With knight-like undead among them, they'd disguised it as a normal pioneer village to fool outsiders while plotting something.

I'd been clueless prey happily skipping into the monster's maw.

In hindsight, the chief's questions seemed aimed at gauging if I'd vanish without raising alarms.

That one-day grace period? Testing if eating me would cause issues.

'How do I take these guys down?'

Realizing I'd been killed, or becoming undead afterward—sure, getting backstabbed pissed me off, but not this much.

Even filtered through Mind Hub, seeing kids sacrificed hit different; revulsion was inevitable.

They'd crossed a line by miles.

Ignorance was one thing, but now that I knew, I couldn't just let it slide.

Besides, as an undead now, what did I have to lose?

Stick it to the backstabbers if I could; if not, oh well.

'First, gather intel.'

I had time to burn, after all.

◇◇◇◆◇◇◇

For the next few days, I searched the underground warehouse holding me captive.

Earth time? Barely a day.

Two entrances originally, but one collapsed and unusable.

Essentially, only the passage the chief and his disciple used.

'Whoa, how many is this?'

Next, I inspected the other undead.

Zombies mostly seemed like ordinary villagers, but plenty of heavily armed skeletons too.

Fifty-plus zombies. Skeleton soldiers including knights? At least three hundred.

Clunk, creak—

Door opening, footsteps approaching.

I froze mid-motion, standing blankly like the rest.
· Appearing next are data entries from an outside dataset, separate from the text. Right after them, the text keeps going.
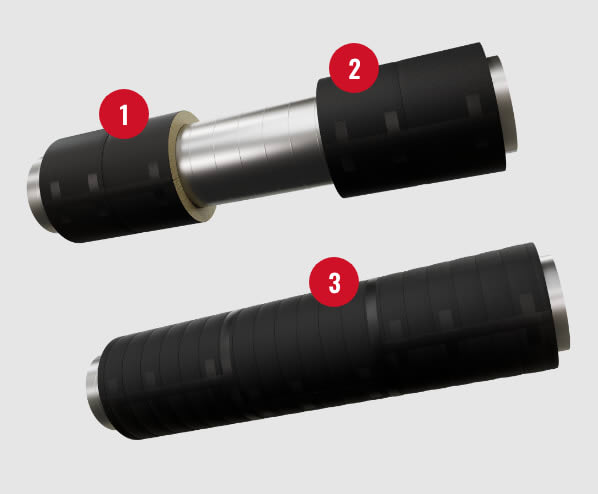 1
2
3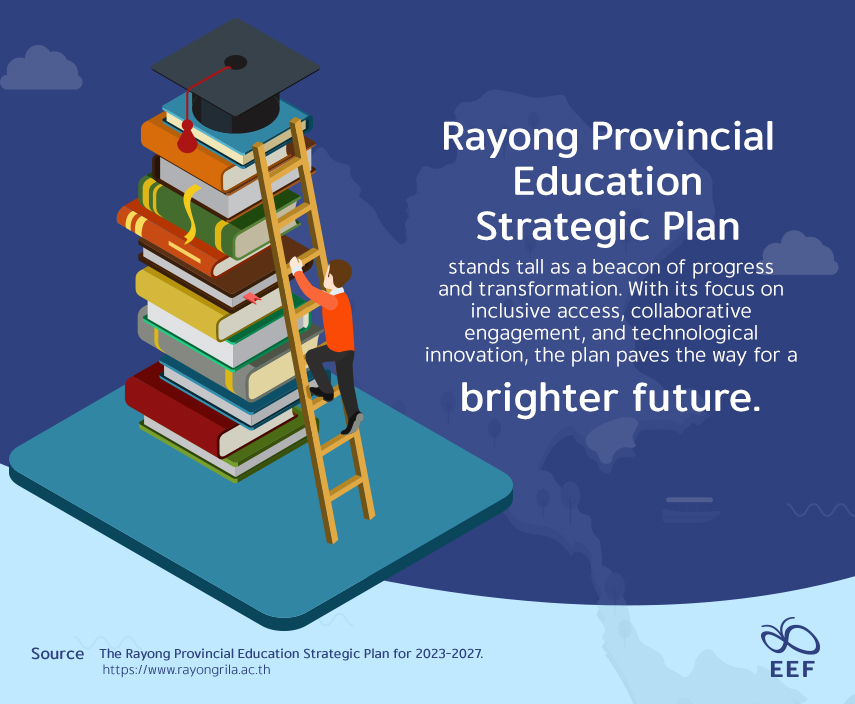 Rayong Provincial Education Strategic Plan

stands tall as a beacon of progress and transformation. With its focus on inclusive access, collaborative engagement, and technological innovation, the plan paves the way for a

brighter future.

Source The Rayong Provincial Education Strategic Plan for 2023-2027.
https://www.rayongrila.ac.th

EEF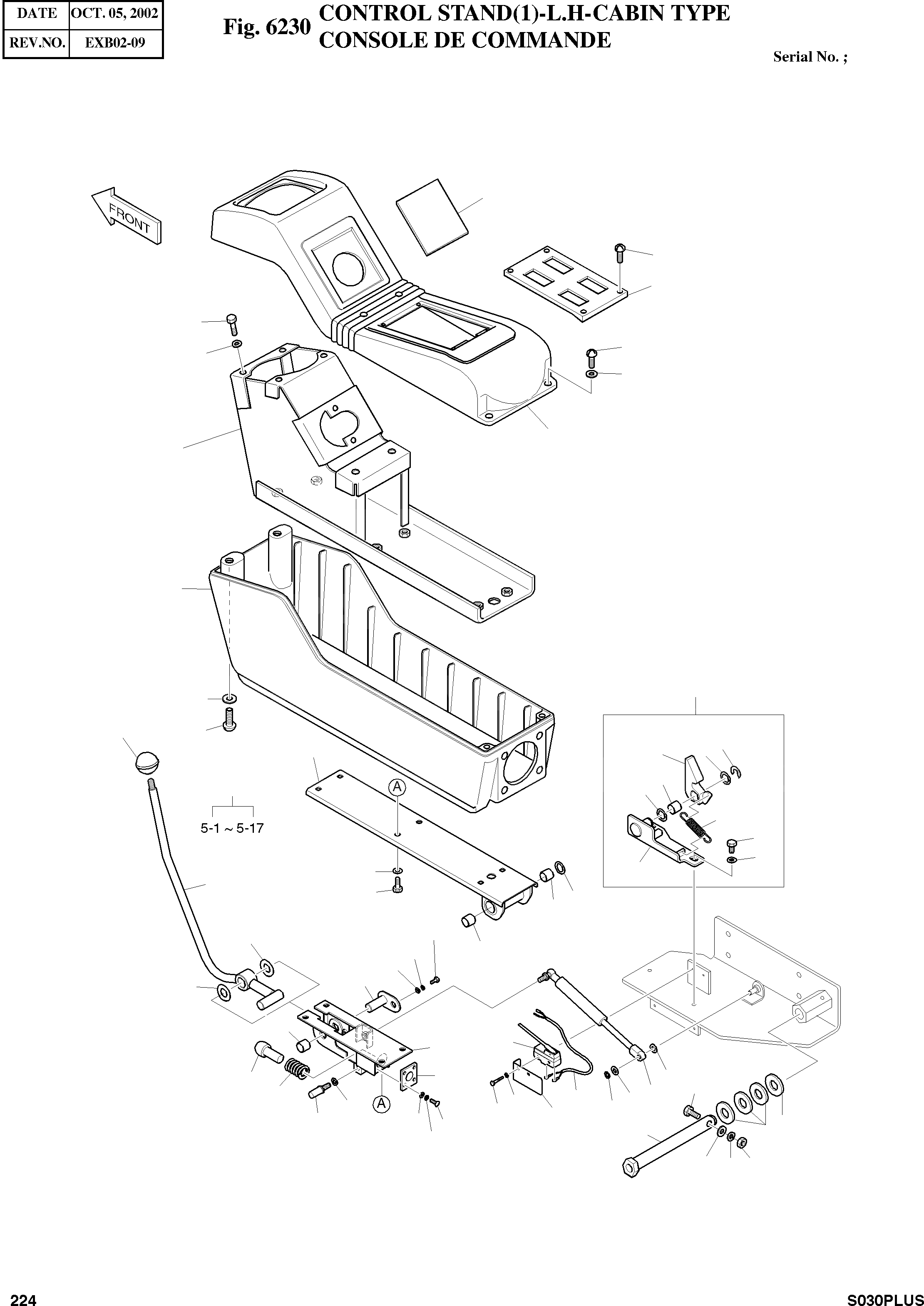 | DATE | OCT. 05, 2002 |
|---|---|
| REV.NO. | EXB02-09 |

Fig. 6230 CONTROL STAND(1)-L.H-CABIN TYPE
CONSOLE DE COMMANDE

Serial No. ;

FRONT

5-1 ~ 5-17

A

A

224

S030PLUS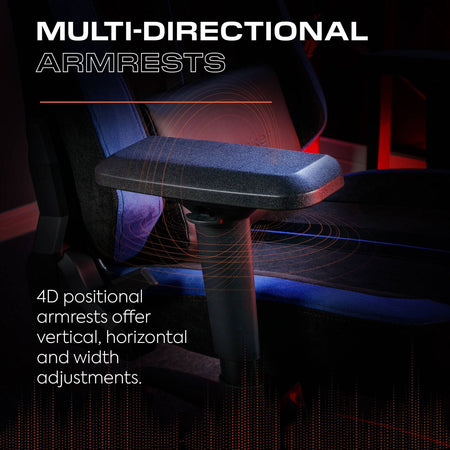 MULTI-DIRECTIONAL
ARMRESTS

4D positional armrests offer vertical, horizontal and width adjustments.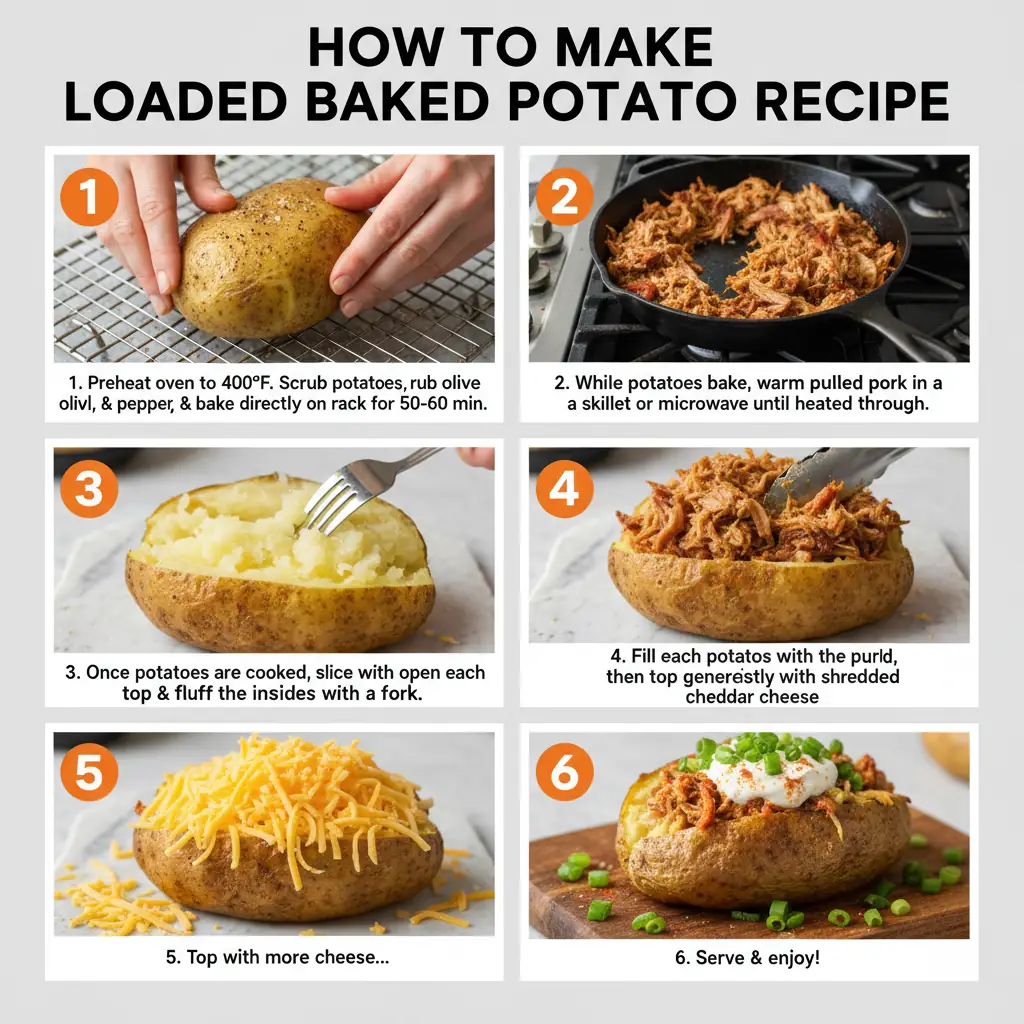 HOW TO MAKE
LOADED BAKED POTATO RECIPE

1

1. Preheat oven to 400°F. Scrub potatoes, rub olive olivl, & pepper, & bake directly on rack for 50-60 min.

2

2. While potatoes bake, warm pulled pork in a a skillet or microwave until heated through.

3

3. Once potatoes are cooked, slice with open each top & fluff the insides with a fork.

4

4. Fill each potatos with the purld, then top generestly with shredded cheddar cheese

5

5. Top with more cheese...

6

6. Serve & enjoy!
Since becoming undead and trapped here, I'd learned the chief's disciples checked the warehouse every 2-3 days, alternating.

"Ugh, how long do we have to hole up in this backwater?"

The grumbler glancing around was the guy I'd seen repairing the village palisade.

Zephyr, was it?

Figured he was slacking back then; turns out he was a black mage apprentice.

"Hm?"

Sensing something off, he looked my way.

'Busted?'

My heart sank—figuratively, since Corrupted Heart only.

"Why's this one over here? Nobody does shit right without me. [Move over there.]"

A voice reverberated in my skull, a force trying to compel my body.

I realized immediately:

I could ignore it if I wanted.

But not yet.

I let the force guide me without resistance, joining the other skeletons in formation.

"Eh, all good now. Why bother checking every time when it's just us? Old man's so picky."

Zephyr waved his glowing staff half-heartedly, then left griping.

Creak—clunk

I waited hours after the lock clicked, then cautiously moved.

No need to rush.

Better careful than caught off-guard.

Hans had time aplenty.

And this time, a big breakthrough.

The force Zephyr used to control me.

Famously familiar.

It was the same as what moved my own body right now.

Undead mechanics differed from living beings.

No muscles, after all.

The power flowing through me now—so-called 'black mana'—replaced senses, muscles, everything.

Basic Corrupted Heart effect, no doubt.

With Mana Affinity, I mimicked the new control method I'd felt directly.

'How to command other undead.'

Conveniently, hundreds surrounded me, idle.